New York Tower Gets A Home

The Metropolitan Television Alliance signed a memorandum of understanding with Silverstein Properties last week that will place a new broadcast tower for New York-area television stations on top of the Freedom Tower, a 1,776-foot office tower that Silverstein will build on the site of the World Trade Center.

That's where the MTVA always wanted it to be, but getting there wasn't easy.

"This agreement is a big accomplishment and a major step for the MTVA and New York City broadcasters," says MTVA President Ed Grebow.

The MTVA comprises all the city's major TV broadcasters: WABC-TV, WCBS-TV, WPIX(TV), WWOR-TV, WNYW(TV), WNBC(TV), WNJU(TV), WPXN-TV, WXTV(TV) and WNET(TV). Most of the city's stations are currently using the Empire State Building as a makeshift tower site.

Earlier, the MTVA signed a deal with Bayonne, N.J., for the construction of a 2,000-foot tower there. But that plan fell apart recently due to the potential rejection by the Federal Aviation Administration and renewed interest from New York City.

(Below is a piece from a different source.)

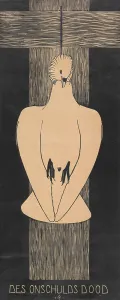 Des Onschulds Dood (Death of Innocence), 1915. Creator: Samuel Jessurun de Mesquita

Shortly after 9/11, the biggest hurdle for the broadcaster group was trying to place the tower on New York's Governors Island as a temporary or permanent site for the new tower. The city of New York was hardly receptive to that idea, particularly Mayor Michael Bloomberg.

But Grebow said that, when he attended a luncheon with Silverstein last month and heard New York Gov. George Pataki talk about plans for rebuilding Lower Manhattan, where the World Trade Center once stood, he sensed that he could get some new traction with the city and state. And now the city and the mayor helped. "It's the cooperation with Mayor Bloomberg and his office that has changed the most," Grebow said.

The MTVA, the city and Silverstein Properties are moving forward with the next phase of the project. This Thursday, a meeting will be held to figure out whether the timetable of the Freedom Tower's construction obviates building the temporary tower on Governors Island, where it appears the MTVA now could construct a temporary tower. The question now is whether doing so would be worth that expense and the time it would take to build a temporary structure. In contentious New York, the other question is whether Freedom Tower will be built. There has been criticism of the design, chosen among many in a quasi-public competition.

But, if all goes right. ground is expected to be broken on the Freedom Tower in the summer of 2004, and broadcasters should begin operating from the tower by 2008.

"If [construction of the] Freedom Tower proceeds as quickly as is being talked about now, we may not need a temporary tower," said Grebow. The Empire State Building would serve as a temporary transmission site, as it does now, until the Freedom Tower is built. "A lot of it depends on timing," he said.

Design work incorporating the antenna structure into the current design by Studio Daniel Liebeskind will begin soon. The MTVA's architect is Kohn Pederson Fox Associates; Silverstein's architect is Skidmore, Owings & Merrill.

"Working on this has been fascinating," said Grebow. "The World Trade Center site has so much emotion and interest around it, and it's been a very complex project. I'm continuing to work on it, but, obviously, a big piece of my work is over."